Start of Given records
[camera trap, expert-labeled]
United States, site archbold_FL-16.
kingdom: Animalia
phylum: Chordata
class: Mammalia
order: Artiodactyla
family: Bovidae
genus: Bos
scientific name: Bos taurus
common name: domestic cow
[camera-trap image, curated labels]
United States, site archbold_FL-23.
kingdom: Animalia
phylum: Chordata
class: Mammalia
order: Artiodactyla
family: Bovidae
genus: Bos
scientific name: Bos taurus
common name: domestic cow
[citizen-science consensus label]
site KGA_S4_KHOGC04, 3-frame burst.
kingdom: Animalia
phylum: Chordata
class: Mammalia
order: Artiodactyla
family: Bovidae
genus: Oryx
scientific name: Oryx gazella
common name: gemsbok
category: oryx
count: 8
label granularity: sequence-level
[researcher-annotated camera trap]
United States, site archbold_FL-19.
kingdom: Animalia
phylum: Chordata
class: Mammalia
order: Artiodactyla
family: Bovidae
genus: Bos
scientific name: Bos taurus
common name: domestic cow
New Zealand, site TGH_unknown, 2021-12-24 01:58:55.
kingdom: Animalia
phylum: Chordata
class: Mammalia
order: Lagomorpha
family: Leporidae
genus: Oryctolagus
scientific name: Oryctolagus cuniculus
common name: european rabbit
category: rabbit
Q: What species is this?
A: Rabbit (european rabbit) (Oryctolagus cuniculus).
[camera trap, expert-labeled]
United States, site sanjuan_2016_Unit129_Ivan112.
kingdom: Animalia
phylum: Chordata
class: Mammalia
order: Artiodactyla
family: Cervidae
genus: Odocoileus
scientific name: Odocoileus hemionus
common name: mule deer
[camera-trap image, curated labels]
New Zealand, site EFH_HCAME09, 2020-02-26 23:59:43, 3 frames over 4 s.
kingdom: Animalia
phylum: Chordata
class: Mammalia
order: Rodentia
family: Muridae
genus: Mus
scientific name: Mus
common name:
End of Given records
» Task
Reproduce the whole listing verbatim.

» Written response
[camera trap, expert-labeled]
United States, site archbold_FL-16.
kingdom: Animalia
phylum: Chordata
class: Mammalia
order: Artiodactyla
family: Bovidae
genus: Bos
scientific name: Bos taurus
common name: domestic cow
[camera-trap image, curated labels]
United States, site archbold_FL-23.
kingdom: Animalia
phylum: Chordata
class: Mammalia
order: Artiodactyla
family: Bovidae
genus: Bos
scientific name: Bos taurus
common name: domestic cow
[citizen-science consensus label]
site KGA_S4_KHOGC04, 3-frame burst.
kingdom: Animalia
phylum: Chordata
class: Mammalia
order: Artiodactyla
family: Bovidae
genus: Oryx
scientific name: Oryx gazella
common name: gemsbok
category: oryx
count: 8
label granularity: sequence-level
[researcher-annotated camera trap]
United States, site archbold_FL-19.
kingdom: Animalia
phylum: Chordata
class: Mammalia
order: Artiodactyla
family: Bovidae
genus: Bos
scientific name: Bos taurus
common name: domestic cow
New Zealand, site TGH_unknown, 2021-12-24 01:58:55.
kingdom: Animalia
phylum: Chordata
class: Mammalia
order: Lagomorpha
family: Leporidae
genus: Oryctolagus
scientific name: Oryctolagus cuniculus
common name: european rabbit
category: rabbit
Q: What species is this?
A: Rabbit (european rabbit) (Oryctolagus cuniculus).
[camera trap, expert-labeled]
United States, site sanjuan_2016_Unit129_Ivan112.
kingdom: Animalia
phylum: Chordata
class: Mammalia
order: Artiodactyla
family: Cervidae
genus: Odocoileus
scientific name: Odocoileus hemionus
common name: mule deer
[camera-trap image, curated labels]
New Zealand, site EFH_HCAME09, 2020-02-26 23:59:43, 3 frames over 4 s.
kingdom: Animalia
phylum: Chordata
class: Mammalia
order: Rodentia
family: Muridae
genus: Mus
scientific name: Mus
common name:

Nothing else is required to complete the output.